*** Textauszug

Griaß-eich Madl und Buam! Ihr habt die Strandurlaube satt und wollt mal was richtig Fetziges erleben? Dann Helm auf und ab in die Radhose gehüpft. Wir brettern die Rockfalten der Tiroler Alpen runter. Ich zeige Euch die schönsten MTB-Strecken der Tiroler Zugspitz Arena. Wer dann noch Luft hat, darf mit mir baden gehen.
Eigentlich waren wir nach Tirol gekommen, um auf Talfahrt zu gehen. Die übrigen Ladies sitzen schon samt Bikes im Sessellift und lassen auf dem Weg nach oben entspannt die Beine baumeln. So soll’s sein. Ich stattdessen kraxle wie eine Bergziege die Spitzkehren zur Sunnalm hinauf: 600 Höhenmeter in brütender Mittagshitze bei etwa 12 Prozent Steigung. Das ist so, als würde man mit dem Rad in die 26ste Etage eines stickigen Parkhauses fahren – allerdings ohne Zwischenebenen. Ich pruste, schwitze und sehne einen Getränkeautomaten herbei. So soll’s nicht sein.
Schon überm Berg: Eine tapfere Gipfelstürmerin zeigt wie’s geht.
„Spar dir die Kraft,“ rät mir Mountainbike-Guide Georg Mott noch beim Abschied in Biberwier: „Oben wird es nochmal richtig steil!“ Ich hangle mich also im ersten Gang den staubtrockenen Schotterweg hinauf, immer in der Hoffnung auf einen flacheren Streckenabschnitt. Der kommt und kommt nicht.
Ist der Berg auch noch so steil, a bisserl was geht allerweil. – Österreichisches Sprichwort
Was bergauf an Selbstkasteiung grenzt, verwandelt sich bergab in Funsport. Für andere wohlgemerkt. Ich jedenfalls nehme mich in Acht, wenn hinter der Kurve Staubwolken aufsteigen, halte mich rechts, als käme mir ein Sattelschlepper entgegen. Statt einem 7,5-Tonner brettert ein vierrädriger Mountaincart vorbei. Auf Kniehöhe. Zwei weitere Bruchpiloten hinterher – als ritten sie einen Tiger. Monsterroller nennen sich ihre überdimensionierten, stollenbereiften Tretroller, die Splitt und Schotter zum Tanzen bringen. Ich staune mit offenem Mund und bemerke es erst, als ich den Staub auf der Zunge schmecke.

******
*** Bereitgestellte Daten

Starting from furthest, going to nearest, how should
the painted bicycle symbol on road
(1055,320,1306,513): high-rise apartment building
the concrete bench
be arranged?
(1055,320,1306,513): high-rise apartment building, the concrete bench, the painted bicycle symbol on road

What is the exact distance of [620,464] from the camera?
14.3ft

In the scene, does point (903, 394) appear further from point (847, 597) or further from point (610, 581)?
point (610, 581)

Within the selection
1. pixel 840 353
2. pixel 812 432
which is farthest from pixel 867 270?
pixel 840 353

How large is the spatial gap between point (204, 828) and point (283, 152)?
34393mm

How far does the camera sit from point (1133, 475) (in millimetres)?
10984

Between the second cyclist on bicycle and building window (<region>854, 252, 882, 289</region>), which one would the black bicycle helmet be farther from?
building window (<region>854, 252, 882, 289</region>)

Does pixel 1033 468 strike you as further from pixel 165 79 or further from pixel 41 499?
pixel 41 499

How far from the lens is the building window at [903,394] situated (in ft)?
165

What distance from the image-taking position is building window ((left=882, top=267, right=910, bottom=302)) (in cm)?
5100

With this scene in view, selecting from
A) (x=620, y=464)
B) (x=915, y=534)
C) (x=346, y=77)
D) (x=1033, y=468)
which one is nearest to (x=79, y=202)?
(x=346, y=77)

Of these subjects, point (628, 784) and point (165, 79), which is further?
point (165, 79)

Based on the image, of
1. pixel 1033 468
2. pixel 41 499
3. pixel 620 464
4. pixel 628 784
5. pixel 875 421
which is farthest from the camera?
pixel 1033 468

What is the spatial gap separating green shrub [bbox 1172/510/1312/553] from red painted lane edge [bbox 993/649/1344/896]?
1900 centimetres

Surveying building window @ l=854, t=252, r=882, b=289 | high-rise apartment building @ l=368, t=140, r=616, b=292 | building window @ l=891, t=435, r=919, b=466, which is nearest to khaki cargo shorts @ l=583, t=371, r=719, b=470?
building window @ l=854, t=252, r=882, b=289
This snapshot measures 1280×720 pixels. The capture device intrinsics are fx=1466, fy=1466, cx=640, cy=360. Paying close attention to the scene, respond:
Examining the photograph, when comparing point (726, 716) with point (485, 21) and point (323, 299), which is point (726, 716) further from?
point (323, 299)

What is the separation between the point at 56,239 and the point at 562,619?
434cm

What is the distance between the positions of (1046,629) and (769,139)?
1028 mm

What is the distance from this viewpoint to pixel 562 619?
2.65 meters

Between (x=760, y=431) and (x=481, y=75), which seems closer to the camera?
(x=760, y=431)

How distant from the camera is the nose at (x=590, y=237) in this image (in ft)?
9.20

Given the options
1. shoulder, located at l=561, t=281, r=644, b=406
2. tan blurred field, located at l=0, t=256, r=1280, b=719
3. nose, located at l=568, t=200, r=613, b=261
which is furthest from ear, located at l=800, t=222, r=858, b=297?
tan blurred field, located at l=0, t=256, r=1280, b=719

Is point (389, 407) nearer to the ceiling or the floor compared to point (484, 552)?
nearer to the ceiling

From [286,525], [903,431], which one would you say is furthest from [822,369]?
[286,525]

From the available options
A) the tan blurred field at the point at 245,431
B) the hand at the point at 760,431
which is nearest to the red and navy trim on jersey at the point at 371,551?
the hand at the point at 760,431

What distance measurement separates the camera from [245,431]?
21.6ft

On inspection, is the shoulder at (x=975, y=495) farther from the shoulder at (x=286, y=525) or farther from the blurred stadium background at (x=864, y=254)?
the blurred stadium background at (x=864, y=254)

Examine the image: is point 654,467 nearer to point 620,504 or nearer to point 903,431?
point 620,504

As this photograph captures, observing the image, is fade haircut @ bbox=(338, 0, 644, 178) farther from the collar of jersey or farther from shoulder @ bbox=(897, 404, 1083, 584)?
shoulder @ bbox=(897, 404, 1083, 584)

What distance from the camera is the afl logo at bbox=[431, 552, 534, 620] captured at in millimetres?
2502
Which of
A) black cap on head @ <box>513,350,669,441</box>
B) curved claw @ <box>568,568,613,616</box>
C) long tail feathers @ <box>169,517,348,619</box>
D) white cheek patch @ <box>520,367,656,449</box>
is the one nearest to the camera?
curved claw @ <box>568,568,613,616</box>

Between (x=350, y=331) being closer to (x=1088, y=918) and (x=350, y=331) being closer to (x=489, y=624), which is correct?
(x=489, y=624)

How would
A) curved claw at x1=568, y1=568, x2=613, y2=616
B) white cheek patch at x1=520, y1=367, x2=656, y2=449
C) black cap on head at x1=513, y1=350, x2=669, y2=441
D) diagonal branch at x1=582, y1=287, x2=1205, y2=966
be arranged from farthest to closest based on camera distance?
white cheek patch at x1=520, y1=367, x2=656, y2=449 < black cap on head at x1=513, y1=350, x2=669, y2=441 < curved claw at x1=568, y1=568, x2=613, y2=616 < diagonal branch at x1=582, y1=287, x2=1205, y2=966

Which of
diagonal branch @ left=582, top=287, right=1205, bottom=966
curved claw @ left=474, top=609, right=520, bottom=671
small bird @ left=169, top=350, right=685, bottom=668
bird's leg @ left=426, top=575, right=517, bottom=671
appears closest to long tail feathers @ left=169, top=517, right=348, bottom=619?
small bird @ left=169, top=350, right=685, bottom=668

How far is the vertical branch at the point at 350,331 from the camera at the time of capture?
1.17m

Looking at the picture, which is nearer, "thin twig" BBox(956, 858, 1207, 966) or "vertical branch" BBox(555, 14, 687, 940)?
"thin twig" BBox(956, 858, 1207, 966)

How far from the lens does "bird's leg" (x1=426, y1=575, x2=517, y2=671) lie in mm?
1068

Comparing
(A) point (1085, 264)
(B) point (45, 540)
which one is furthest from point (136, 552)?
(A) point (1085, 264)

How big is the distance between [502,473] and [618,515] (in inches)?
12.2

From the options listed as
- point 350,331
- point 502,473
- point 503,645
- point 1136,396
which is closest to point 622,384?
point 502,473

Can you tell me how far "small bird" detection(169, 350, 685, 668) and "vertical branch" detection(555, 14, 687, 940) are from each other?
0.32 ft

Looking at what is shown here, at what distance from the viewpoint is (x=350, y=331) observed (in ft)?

******

[Kurze Aufgabe A]:
Wie viele Höhenmeter geht es laut dem Textauszug zur Sunnalm hinauf?
[Kurze Aufgabe B]:
Stimmen diese Aussagen mit dem Textauszug überein? Antworte jeweils mit Ja oder Nein und zitiere die entscheidenden Worte wörtlich.
(i) Der Mountainbike-Guide heißt Georg Mott.
(ii) Die übrigen Ladies fahren mit dem Rad zur Sunnalm hinauf.
(iii) Die Monsterroller sind Tretroller mit Stollenreifen.
[Kurze Aufgabe C]:
Wiederhole aus dem Textauszug wörtlich alles von „Ist der Berg“ bis hinunter zu „der Zunge schmecke.“.

[Lösung der Aufgabe A]:
600 Höhenmeter.

[Lösung der Aufgabe B]:
(i) Ja: „Mountainbike-Guide Georg Mott“
(ii) Nein: „Die übrigen Ladies sitzen schon samt Bikes im Sessellift“
(iii) Ja: „Monsterroller nennen sich ihre überdimensionierten, stollenbereiften Tretroller“

[Lösung der Aufgabe C]:
Ist der Berg auch noch so steil, a bisserl was geht allerweil. – Österreichisches Sprichwort
Was bergauf an Selbstkasteiung grenzt, verwandelt sich bergab in Funsport. Für andere wohlgemerkt. Ich jedenfalls nehme mich in Acht, wenn hinter der Kurve Staubwolken aufsteigen, halte mich rechts, als käme mir ein Sattelschlepper entgegen. Statt einem 7,5-Tonner brettert ein vierrädriger Mountaincart vorbei. Auf Kniehöhe. Zwei weitere Bruchpiloten hinterher – als ritten sie einen Tiger. Monsterroller nennen sich ihre überdimensionierten, stollenbereiften Tretroller, die Splitt und Schotter zum Tanzen bringen. Ich staune mit offenem Mund und bemerke es erst, als ich den Staub auf der Zunge schmecke.